Phosphates also stimulate the growth of algae which can result in an algae bloom. These large plant populations produce oxygen in the upper levels of the water. When the plants die and fall to the bottom they are decomposed by bacteria, consuming much of the dissolved oxygen in the lower levels. Bodies of water with high levels of phosphates usually have high biological oxygen demand (BOD) levels and subsequent low dissolved oxygen levels.
It is important to know the temperature of the water each test site because it could help predict or confirm other conditions of the water. For example, the water temperature has a direct influence on other water quality factors such as dissolved oxygen, biological oxygen demand (BOD), as well as on the survival of some aquatic species.
The metabolic rates of aquatic organisms increase in warm water. Since metabolism requires oxygen, some species may not survive if there is not enough oxygen in the water to meet their needs. Water temperature may also affect the reproductive rates of some aquatic species; some species may not be able to reproduce in warmer waters. Since bacteria and other disease causing organisms grow faster in warm water, the susceptibility of aquatic organisms to disease in warm water increases as well.
Sudden increases in temperature may be a result of the discharge of large amounts of warm water from urban or industrial areas, known as thermal pollution. Sudden changes in water temperature may cause thermal shock in some aquatic species and result in death. Thermal pollution, even if gradual, may disrupt the ecosystem balance, potentially eliminating heat intolerant species from that area.

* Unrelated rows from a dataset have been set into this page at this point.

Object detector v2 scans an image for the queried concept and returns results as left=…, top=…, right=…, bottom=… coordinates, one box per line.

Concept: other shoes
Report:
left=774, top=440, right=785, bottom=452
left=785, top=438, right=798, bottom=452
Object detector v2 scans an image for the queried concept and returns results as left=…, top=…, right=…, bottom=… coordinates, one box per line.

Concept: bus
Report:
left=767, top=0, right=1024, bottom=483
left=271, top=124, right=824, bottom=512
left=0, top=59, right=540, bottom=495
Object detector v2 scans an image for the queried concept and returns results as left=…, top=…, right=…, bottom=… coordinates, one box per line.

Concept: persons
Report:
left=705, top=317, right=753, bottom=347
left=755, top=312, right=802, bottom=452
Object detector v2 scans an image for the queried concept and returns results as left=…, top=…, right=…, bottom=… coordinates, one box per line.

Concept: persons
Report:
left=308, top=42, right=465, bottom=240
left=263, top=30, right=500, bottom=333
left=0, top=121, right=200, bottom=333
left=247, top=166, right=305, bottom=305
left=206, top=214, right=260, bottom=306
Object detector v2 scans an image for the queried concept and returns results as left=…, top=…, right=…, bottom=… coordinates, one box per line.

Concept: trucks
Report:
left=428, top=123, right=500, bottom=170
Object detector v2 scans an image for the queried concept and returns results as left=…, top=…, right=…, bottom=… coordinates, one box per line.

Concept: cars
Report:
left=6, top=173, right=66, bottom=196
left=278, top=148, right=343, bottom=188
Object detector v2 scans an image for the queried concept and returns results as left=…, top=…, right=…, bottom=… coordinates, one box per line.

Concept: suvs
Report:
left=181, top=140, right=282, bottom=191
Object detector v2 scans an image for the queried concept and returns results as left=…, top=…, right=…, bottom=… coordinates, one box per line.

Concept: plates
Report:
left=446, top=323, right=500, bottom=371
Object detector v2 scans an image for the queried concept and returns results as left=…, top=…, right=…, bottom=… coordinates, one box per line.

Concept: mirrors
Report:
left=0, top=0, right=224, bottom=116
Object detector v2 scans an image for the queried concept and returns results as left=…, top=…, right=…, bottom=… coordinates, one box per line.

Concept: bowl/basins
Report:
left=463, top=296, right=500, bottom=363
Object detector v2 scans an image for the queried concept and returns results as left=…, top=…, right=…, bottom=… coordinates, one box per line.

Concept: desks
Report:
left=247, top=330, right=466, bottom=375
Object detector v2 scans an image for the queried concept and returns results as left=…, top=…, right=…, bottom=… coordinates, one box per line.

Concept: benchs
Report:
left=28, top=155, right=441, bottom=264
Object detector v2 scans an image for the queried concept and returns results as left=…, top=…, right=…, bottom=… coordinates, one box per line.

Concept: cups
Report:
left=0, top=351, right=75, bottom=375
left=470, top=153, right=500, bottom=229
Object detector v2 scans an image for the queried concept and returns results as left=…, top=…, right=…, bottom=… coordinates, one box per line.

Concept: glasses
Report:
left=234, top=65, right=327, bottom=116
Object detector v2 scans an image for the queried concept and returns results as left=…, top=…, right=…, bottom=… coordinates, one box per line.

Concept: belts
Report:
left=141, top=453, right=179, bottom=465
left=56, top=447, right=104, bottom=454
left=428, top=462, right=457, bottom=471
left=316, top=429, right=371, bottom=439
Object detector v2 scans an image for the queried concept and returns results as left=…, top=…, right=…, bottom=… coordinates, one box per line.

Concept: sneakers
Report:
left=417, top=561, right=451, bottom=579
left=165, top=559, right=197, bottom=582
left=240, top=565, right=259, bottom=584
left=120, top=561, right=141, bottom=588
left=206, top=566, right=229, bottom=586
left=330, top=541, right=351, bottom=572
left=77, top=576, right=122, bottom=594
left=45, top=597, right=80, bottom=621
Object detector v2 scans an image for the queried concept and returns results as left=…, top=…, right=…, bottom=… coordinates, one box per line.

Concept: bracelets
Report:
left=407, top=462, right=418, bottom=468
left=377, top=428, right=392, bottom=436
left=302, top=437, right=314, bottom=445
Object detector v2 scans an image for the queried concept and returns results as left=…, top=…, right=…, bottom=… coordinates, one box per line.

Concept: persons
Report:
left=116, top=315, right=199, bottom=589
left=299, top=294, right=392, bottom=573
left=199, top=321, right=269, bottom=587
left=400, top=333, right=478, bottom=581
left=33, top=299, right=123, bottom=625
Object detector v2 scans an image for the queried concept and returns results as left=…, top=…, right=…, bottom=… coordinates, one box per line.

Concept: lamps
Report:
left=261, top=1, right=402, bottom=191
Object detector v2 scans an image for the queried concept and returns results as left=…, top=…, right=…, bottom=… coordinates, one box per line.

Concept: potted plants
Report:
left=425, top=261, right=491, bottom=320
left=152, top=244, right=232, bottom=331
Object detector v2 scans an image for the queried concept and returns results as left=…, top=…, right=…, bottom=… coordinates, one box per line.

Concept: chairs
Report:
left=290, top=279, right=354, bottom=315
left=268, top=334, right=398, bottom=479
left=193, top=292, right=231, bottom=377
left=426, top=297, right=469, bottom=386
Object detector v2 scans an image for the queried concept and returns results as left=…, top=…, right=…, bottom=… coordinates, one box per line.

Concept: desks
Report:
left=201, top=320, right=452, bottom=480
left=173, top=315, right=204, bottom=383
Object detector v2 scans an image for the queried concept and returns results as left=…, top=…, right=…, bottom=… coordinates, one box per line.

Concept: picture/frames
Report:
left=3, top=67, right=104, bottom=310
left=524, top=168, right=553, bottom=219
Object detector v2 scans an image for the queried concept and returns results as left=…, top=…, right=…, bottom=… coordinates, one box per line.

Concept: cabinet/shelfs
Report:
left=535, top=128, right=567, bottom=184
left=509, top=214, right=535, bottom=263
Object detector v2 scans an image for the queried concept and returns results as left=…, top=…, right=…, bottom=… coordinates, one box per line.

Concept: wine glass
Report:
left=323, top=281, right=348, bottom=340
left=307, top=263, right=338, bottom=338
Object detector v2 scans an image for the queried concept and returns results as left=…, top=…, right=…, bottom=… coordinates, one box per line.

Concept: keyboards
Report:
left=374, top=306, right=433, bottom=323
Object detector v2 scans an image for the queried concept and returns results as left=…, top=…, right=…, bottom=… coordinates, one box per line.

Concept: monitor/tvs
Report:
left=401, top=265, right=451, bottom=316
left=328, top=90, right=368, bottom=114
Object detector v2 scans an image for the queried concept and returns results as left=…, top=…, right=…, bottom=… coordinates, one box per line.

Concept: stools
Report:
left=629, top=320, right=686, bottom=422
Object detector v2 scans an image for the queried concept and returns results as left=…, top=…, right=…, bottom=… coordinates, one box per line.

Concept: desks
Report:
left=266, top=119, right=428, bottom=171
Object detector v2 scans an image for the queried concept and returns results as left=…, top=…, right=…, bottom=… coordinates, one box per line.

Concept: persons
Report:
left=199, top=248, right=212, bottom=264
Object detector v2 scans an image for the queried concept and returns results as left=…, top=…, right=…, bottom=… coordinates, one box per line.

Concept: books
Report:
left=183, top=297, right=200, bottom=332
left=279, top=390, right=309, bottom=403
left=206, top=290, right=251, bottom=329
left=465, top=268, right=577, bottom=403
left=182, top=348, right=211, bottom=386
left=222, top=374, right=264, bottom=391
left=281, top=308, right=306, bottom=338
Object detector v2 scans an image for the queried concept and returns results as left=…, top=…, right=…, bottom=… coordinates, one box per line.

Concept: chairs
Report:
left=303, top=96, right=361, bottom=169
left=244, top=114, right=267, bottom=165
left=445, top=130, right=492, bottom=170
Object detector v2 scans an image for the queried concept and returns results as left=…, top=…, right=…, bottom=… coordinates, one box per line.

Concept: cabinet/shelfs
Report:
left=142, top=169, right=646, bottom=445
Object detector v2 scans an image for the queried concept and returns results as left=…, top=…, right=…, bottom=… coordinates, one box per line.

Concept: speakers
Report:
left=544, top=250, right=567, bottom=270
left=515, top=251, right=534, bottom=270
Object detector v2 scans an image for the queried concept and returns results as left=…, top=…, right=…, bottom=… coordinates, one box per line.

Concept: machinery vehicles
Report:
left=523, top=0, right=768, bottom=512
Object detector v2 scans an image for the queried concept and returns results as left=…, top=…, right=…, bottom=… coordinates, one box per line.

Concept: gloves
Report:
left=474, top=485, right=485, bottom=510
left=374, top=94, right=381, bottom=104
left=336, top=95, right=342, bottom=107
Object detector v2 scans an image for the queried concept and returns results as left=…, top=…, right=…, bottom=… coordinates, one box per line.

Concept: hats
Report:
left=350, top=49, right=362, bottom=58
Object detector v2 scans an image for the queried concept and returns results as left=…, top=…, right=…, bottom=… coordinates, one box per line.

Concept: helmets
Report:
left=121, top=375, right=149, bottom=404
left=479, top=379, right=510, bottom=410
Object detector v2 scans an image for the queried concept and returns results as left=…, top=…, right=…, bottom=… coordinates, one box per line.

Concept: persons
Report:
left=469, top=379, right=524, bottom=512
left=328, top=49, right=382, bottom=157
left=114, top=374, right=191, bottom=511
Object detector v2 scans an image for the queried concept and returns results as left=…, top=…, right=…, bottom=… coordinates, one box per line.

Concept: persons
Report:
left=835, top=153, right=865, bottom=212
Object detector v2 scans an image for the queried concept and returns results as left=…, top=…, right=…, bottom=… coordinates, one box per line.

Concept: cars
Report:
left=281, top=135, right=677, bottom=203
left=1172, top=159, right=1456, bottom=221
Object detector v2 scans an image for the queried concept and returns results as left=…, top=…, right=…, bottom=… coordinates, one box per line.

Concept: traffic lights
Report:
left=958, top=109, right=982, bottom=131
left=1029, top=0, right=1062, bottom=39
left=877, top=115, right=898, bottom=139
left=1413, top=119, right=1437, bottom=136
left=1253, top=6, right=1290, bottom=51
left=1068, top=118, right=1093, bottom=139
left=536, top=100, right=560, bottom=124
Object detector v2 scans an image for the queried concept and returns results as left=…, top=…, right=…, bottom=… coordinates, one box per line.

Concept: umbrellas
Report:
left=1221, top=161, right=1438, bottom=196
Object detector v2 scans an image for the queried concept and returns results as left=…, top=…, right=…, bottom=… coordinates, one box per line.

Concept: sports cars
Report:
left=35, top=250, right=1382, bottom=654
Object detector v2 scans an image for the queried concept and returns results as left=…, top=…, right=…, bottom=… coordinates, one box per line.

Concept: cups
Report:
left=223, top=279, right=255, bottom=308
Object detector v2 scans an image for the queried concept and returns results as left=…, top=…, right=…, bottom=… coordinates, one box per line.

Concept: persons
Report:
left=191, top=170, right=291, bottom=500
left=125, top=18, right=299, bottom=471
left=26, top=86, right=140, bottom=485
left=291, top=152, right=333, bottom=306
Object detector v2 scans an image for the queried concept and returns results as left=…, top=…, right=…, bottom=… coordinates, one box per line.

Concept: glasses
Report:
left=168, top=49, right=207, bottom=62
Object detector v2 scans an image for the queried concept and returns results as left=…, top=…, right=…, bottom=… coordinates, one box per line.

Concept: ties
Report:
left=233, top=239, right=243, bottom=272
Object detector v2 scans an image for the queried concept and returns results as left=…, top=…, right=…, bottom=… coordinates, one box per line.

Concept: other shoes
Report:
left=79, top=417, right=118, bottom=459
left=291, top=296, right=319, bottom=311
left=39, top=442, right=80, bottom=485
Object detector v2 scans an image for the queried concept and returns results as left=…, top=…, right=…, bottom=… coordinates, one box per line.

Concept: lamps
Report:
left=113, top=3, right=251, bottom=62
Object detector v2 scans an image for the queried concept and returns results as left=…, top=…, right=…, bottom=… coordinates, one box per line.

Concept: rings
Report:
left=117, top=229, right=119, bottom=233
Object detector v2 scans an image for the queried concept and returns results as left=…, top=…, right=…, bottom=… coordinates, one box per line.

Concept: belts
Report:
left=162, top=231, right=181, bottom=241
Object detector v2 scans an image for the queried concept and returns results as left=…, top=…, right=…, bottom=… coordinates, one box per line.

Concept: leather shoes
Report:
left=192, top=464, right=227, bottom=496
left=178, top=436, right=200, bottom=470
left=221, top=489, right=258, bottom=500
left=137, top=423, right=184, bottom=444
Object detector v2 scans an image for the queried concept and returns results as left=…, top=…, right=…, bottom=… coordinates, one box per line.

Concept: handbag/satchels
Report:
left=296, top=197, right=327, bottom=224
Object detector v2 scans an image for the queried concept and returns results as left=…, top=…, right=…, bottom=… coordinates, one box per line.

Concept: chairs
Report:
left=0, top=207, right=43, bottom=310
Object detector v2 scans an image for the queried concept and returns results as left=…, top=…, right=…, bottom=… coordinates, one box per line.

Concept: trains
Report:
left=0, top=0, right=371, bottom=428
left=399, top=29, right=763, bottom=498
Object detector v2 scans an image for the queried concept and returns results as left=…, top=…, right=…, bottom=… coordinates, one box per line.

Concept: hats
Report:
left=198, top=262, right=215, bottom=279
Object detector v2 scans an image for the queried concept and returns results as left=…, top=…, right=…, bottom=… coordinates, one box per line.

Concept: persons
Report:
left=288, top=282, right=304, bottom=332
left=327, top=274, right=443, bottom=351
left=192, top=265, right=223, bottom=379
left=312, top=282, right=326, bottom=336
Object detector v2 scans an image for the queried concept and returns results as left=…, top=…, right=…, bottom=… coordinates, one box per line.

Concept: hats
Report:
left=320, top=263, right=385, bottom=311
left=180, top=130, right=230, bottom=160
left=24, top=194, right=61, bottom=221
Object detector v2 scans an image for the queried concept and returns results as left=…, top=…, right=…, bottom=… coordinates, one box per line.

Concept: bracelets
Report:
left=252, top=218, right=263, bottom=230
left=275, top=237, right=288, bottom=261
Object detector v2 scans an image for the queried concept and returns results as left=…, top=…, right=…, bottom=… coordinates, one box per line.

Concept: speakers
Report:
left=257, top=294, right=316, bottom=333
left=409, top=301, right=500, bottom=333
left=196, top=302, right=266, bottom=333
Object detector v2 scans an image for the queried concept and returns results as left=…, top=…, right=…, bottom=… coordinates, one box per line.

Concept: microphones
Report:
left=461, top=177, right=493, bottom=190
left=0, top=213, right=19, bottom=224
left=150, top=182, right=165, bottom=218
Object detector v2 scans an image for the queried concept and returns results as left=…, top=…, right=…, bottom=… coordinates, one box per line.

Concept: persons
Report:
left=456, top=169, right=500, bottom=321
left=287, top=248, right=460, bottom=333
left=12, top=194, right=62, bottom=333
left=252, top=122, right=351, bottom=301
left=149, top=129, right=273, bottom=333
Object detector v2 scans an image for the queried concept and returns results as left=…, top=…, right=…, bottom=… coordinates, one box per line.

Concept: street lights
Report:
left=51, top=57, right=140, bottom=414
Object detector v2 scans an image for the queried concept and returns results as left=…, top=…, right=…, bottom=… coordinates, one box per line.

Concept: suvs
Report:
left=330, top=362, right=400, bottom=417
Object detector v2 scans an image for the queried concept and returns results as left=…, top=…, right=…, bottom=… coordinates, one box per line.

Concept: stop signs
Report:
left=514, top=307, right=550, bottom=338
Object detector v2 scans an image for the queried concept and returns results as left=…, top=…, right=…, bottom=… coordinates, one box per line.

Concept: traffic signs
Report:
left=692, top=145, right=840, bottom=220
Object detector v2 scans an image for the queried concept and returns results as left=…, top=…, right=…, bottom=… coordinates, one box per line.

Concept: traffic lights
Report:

Total Suspended Solids (TSS) includes all particles suspended in water that can be trapped by a filter. Although it’s commonly collected to estimate the scale of sediment run-off from the watershed, TSS includes much more than just soil. TSS can include inorganic materials like industrial waste, and organic materials like dead plants and animal matter, live organisms and sewage. Large amounts of TSS can reduce water clarity, reduce light availability necessary for plant growth, and harm fish and other aquatic organisms. Sediment can clog fish gills and fill in spawning and other habitat areas. High TSS can also cause an increase in water temperature as the particles trap heat from the sun. Additionally, high TSS measurements can indicate high levels of nutrients, bacteria, metals and other chemicals since many of these pollutants attach to sediment. TSS even has an economic impact, since it has to be filtered out of surface water used as a drinking water source.
Turbidity is a measure of the degree to which the water loses its transparency due to the presence of suspended particulates. Turbidity is measured in NTUs: nephelometric turbidity units. The instrument used for measuring it is called nephelometer or turbidimeter, which measures the intensity of light scattered at 90 degrees as a beam of light passes through a water sample. In lakes turbidity is measured with a secchi disk.
This black and white disk is dropped in the water attached to a rope. The depth that the disk reaches before it disappears from sight is recorded. This provides an estimation of the turbidity level in the lake. Sources of turbidity are similar to total suspended solids (TSS). Watershed groups wishing to calculate loads for suspended solids should collect TSS rather than turbidity; the latter cannot be extrapolated into a load, nor easily converted to TSS.